To do
Pick out each row below that contains the word "nearer", and copy every such row in full.

»»

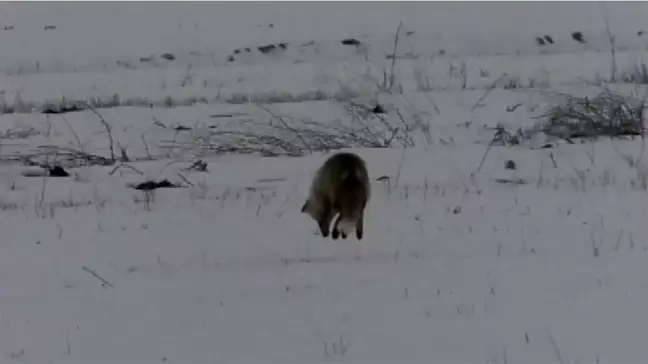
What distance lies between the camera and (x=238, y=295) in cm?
467

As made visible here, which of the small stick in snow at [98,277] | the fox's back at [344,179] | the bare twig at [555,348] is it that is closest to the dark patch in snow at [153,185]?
the fox's back at [344,179]

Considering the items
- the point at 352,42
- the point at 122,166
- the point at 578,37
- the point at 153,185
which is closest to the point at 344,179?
the point at 153,185

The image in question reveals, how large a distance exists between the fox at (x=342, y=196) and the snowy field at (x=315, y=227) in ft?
0.38

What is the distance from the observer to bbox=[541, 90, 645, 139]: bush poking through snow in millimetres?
9469

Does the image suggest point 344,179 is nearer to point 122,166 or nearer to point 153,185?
point 153,185

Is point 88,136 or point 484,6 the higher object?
point 88,136

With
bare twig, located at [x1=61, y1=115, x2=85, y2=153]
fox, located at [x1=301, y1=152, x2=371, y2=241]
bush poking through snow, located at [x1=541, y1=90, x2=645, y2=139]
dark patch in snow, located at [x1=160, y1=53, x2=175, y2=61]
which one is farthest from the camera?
dark patch in snow, located at [x1=160, y1=53, x2=175, y2=61]

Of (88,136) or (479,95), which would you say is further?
(479,95)

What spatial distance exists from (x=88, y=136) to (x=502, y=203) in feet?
18.2

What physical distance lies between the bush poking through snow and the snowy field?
241 millimetres

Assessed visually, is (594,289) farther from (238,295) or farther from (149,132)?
(149,132)

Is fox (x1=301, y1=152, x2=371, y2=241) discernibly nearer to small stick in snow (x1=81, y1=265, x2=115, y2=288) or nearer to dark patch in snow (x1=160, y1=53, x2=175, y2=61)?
small stick in snow (x1=81, y1=265, x2=115, y2=288)

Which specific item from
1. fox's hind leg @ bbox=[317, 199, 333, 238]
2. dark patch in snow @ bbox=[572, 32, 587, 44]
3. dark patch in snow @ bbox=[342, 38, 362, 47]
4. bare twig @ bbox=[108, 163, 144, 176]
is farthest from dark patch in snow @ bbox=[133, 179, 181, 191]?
dark patch in snow @ bbox=[572, 32, 587, 44]

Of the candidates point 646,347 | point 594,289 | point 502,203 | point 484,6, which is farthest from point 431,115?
point 484,6
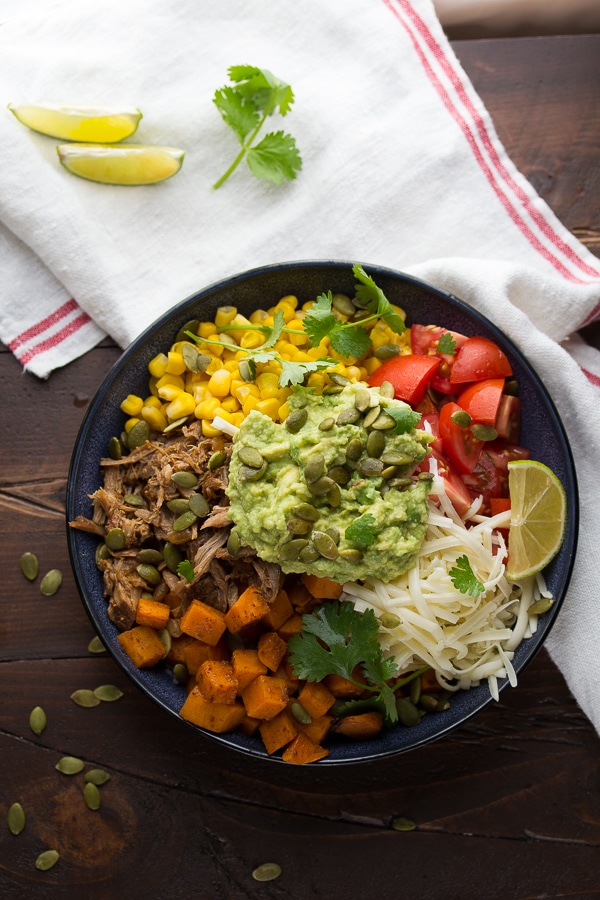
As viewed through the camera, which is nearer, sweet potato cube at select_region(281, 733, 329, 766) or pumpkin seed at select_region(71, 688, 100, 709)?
sweet potato cube at select_region(281, 733, 329, 766)

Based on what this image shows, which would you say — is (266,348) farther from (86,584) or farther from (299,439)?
(86,584)

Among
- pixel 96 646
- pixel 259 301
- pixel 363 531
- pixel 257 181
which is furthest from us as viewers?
pixel 257 181

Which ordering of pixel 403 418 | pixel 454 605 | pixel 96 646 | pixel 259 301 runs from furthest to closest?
1. pixel 96 646
2. pixel 259 301
3. pixel 454 605
4. pixel 403 418

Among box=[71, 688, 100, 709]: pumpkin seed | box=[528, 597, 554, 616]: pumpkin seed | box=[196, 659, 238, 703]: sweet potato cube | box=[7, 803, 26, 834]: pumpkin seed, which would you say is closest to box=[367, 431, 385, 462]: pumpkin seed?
box=[528, 597, 554, 616]: pumpkin seed

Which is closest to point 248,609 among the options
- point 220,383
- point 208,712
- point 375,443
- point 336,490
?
point 208,712

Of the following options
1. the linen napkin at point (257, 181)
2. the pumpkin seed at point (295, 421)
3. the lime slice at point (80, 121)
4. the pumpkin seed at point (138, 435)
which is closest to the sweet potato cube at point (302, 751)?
the linen napkin at point (257, 181)

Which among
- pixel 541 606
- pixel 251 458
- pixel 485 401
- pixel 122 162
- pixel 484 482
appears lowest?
pixel 541 606

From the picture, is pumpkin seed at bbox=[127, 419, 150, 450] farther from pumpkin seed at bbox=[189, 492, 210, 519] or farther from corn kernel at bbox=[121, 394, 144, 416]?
pumpkin seed at bbox=[189, 492, 210, 519]

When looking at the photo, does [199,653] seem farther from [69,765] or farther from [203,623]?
[69,765]

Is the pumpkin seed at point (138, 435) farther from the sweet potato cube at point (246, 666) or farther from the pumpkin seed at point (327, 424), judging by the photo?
the sweet potato cube at point (246, 666)
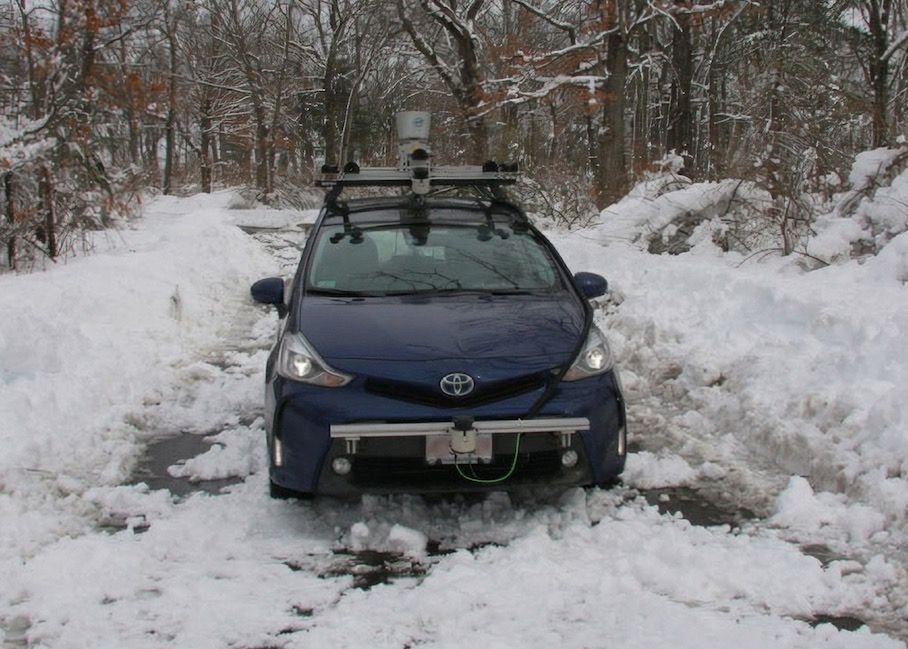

««

Problem solution
Does the image suggest point 344,179 is nearer to point 122,166 or nearer to point 153,185?
Is fox (x1=301, y1=152, x2=371, y2=241) discernibly nearer to small stick in snow (x1=81, y1=265, x2=115, y2=288) or nearer to dark patch in snow (x1=160, y1=53, x2=175, y2=61)?
As viewed through the camera, which is nearer, sweet potato cube at select_region(281, 733, 329, 766) or pumpkin seed at select_region(71, 688, 100, 709)?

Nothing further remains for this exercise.